Sous pression, la Suisse doit revoir son imposition des entreprises d'ici 2018. Un premier rapport sur la 3e révision des entreprises propose de miser sur de nouveaux outils spéciaux acceptés internationalement et une large baisse de l'imposition cantonale des bénéfices. Résultat: des pertes estimées entre 1 et 3 milliards. Confédération et cantons devront encore se pencher sur le détail de cette réforme.
"Il y a urgence", a souligné devant la presse la ministre des finances Eveline Widmer-Schlumpf, qui a brandi le risque de voir fuir les sociétés étrangères concernées, ainsi que les emplois qui leur sont liés.
La Suisse joue gros
Car la Suisse joue gros: elle risque des mesures de rétorsion, comme figurer sur une liste noire ou perdre les avantages contenus dans les conventions de double imposition. Berne doit trouver une entente avec Bruxelles. En juin, l'Union européenne, qui ne veut plus que les cantons imposent différemment les revenus des sociétés helvétiques et étrangères, fera le point. (Lire: L'Union européenne va négocier avec la Suisse sur la fiscalité)

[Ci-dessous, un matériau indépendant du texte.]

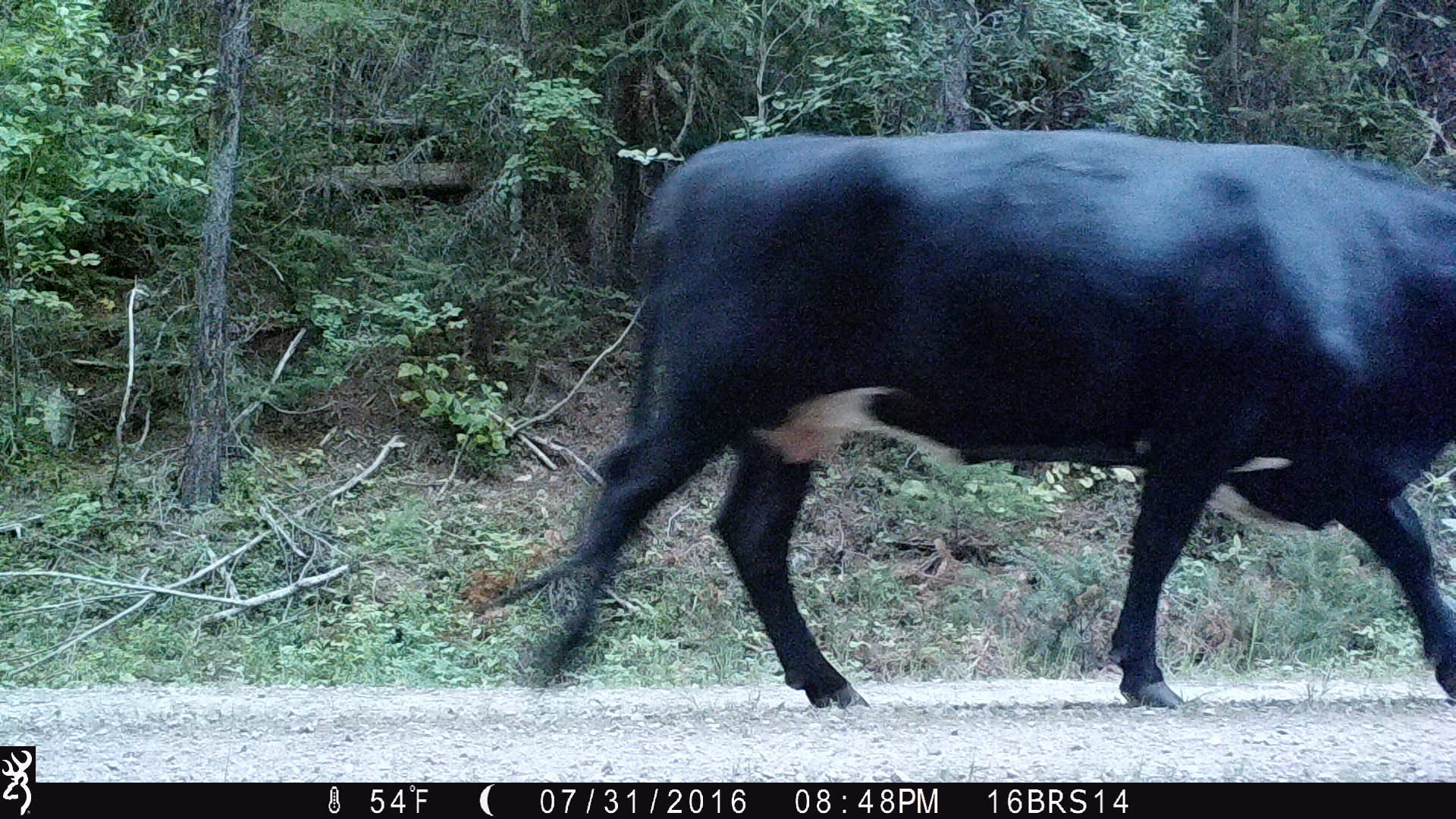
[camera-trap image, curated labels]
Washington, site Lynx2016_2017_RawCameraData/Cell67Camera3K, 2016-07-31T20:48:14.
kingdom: Animalia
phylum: Chordata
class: Mammalia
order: Artiodactyla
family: Bovidae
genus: Bos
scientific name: Bos taurus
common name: domestic cattle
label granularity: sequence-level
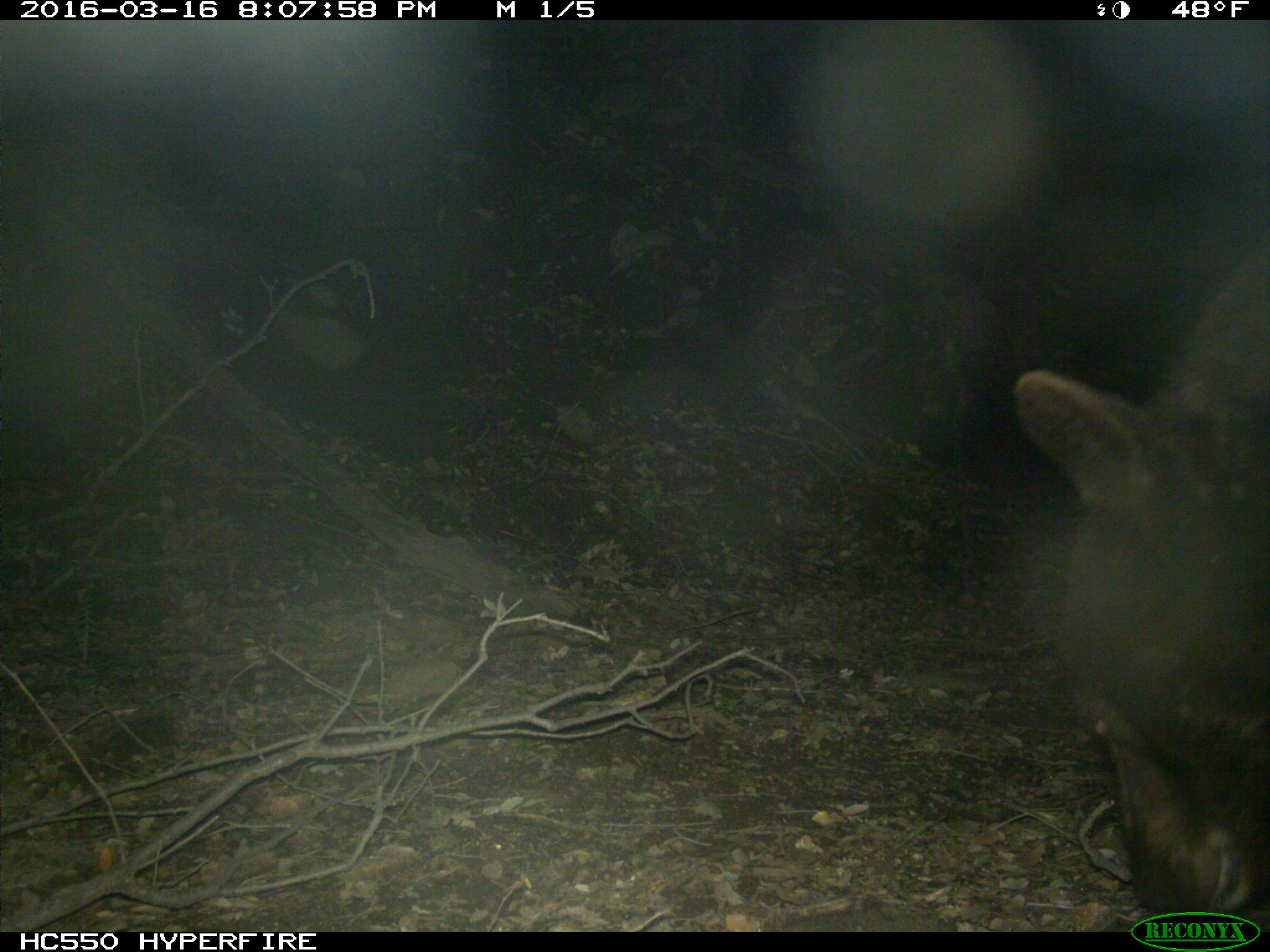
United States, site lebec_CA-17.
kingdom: Animalia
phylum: Chordata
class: Mammalia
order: Carnivora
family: Ursidae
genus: Ursus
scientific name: Ursus americanus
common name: american black bear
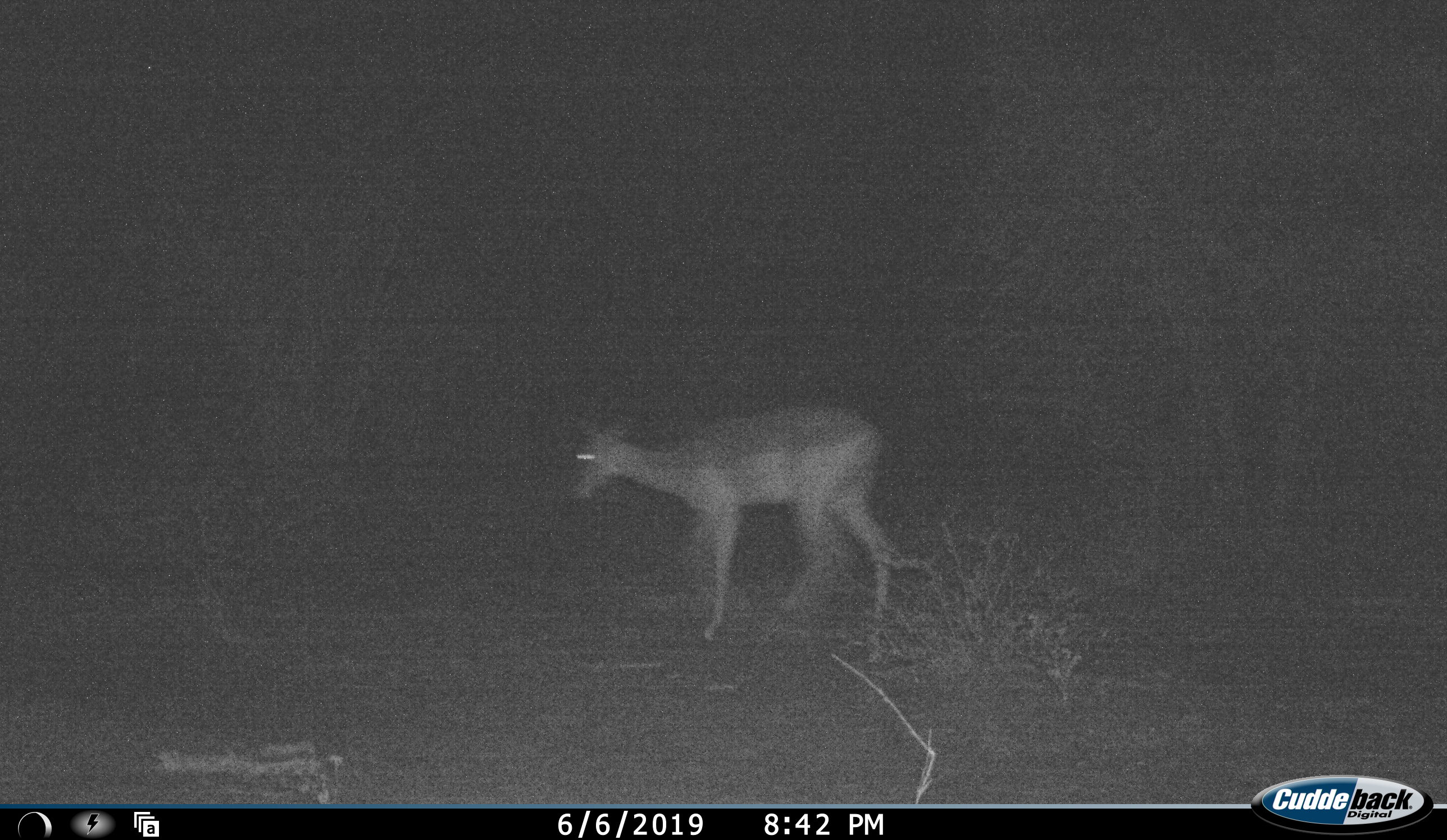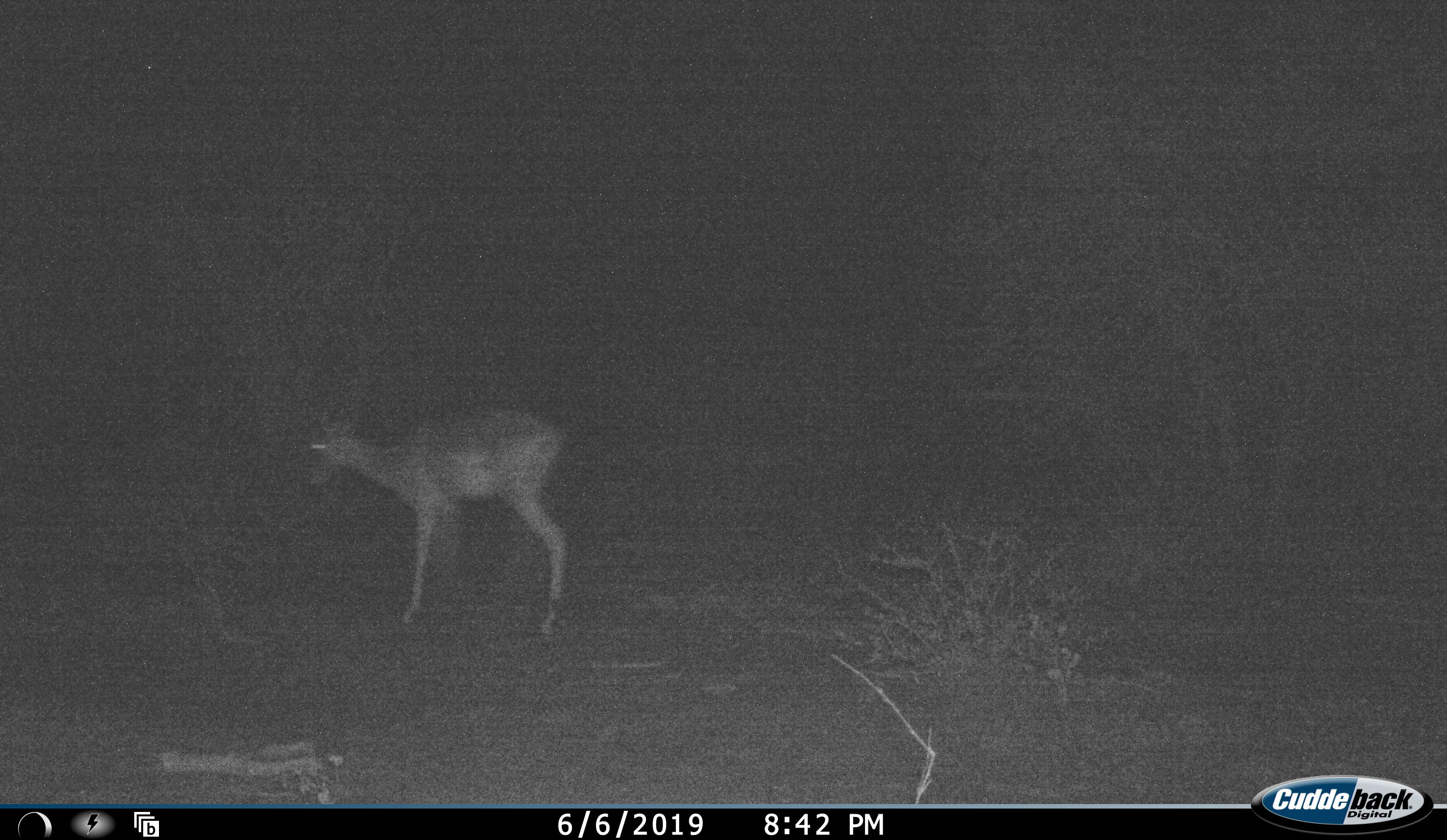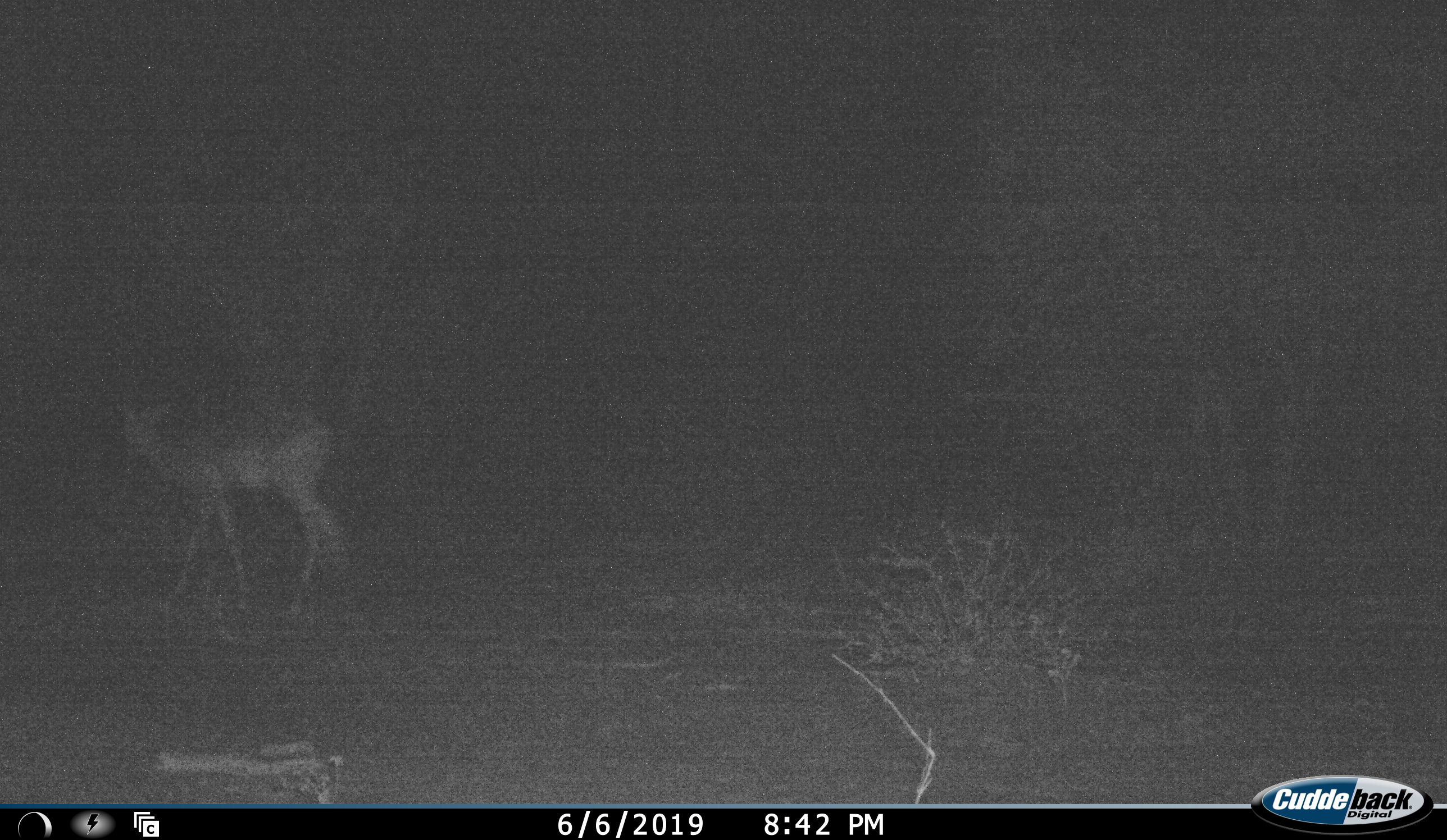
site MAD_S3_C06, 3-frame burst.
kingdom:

Eveline Widmer-Schlumpf a précisé qu'il faudra au moins cinq ans pour changer de système. L'UE a toujours été avertie de ce délai et ne l'a pas remis en question jusqu'ici, selon elle. Avec la 3e réforme, il ne s'agit pas de réduire les impôts mais d'assurer l'acceptation du système fiscal helvétique, a martelé la conseillère fédérale.
Des milliards en jeu
Reste que les statuts privilégiés, qu'il faudrait abandonner, sont actuellement une poule aux oeufs d'or: 3,8 milliards sur les 7,8 milliards de recettes des impôts sur le bénéfice pour la Confédération et 1,5 milliard sur 8,5 milliards au niveau des cantons et des communes.
Certains cantons en dépendent fortement. Pour éviter de se retrouver sans le sou, le rapport propose de combiner deux séries de mesures: d'un côté de nouvelles réglementations spéciales, et de l'autre une baisse de l'imposition cantonale des entreprises.
Le projet définitif devrait être remis l'année prochaine au Parlement. D'ici là, les cantons et la Confédération devront poursuivre ensemble les travaux.
ats/asch
Légère augmentation des forfaits fiscaux
L'an dernier, 5634 étrangers bénéficiaient de forfaits fiscaux en Suisse. Ils ont rapporté 695 millions de francs aux cantons, aux communes et à la Confédération. Leur nombre a légèrement progressé depuis la dernière enquête auprès des cantons réalisée en 2010 (5445), mais la hausse a ralenti.
Le revenu moyen des étrangers assujettis aux forfaits fiscaux s'est monté à 123'358 francs l'an dernier, contre 122'681 en 2010. Dans les cantons romands, Vaud compte 1396 contribuables imposés d'après la dépense (2010: 1397), le Valais 1300 (1162), Genève 710 (690), Neuchâtel 39 (28) et le Jura 22 (14).
Lors de son assemblée plénière, la CDF a adopté son mot d'ordre sur l'initiative populaire pour l'abolition des forfaits fiscaux lancée par le parti "La Gauche". Comme le Conseil fédéral, les cantons appellent les citoyens à rejeter cette idée.
26 cantons, 26 situations différentes
La Conférence des directeurs cantonaux des finances (CDF), qui voit dans le rapport une "base solide", souligne toutefois qu'il faudra entendre les positions des cantons.
Il y a en effet 26 cantons avec 26 situations différentes. Parmi ceux qui profitent beaucoup des statuts privilégiés à abolir figurent Zoug, Bâle-Ville, Vaud et Genève.
Tous les cantons n'avancent pas non plus avec les mêmes cartes concernant la baisse de l'imposition des bénéfices des entreprises. Avec environ 15%, Zoug applique déjà un taux proche des 12% jugés internationalement compétitifs. Genève, Vaud et Bâle-Ville naviguent en revanche aujourd'hui entre 22 et 24%.
Le canton de Genève est "satisfait"
La position du Conseil fédéral sur la réforme de l'imposition des entreprises satisfait le canton de Genève. "Nous avons été entendus", a déclaré vendredi le responsable du département genevois des finances David Hiler.
Genève est l'un des cantons qui a le plus à perdre dans la réforme, lui qui abrite de nombreuses sociétés au bénéfice d'un statut spécial. Le départ de ces entreprises sous d'autres cieux plus cléments du point de vue de la fiscalité coûterait à Genève, au bas mot, quelque 1 milliard de francs, a averti David Hiler. Le canton voit d'un très bon oeil l'idée que la Confédération paie une partie de la facture.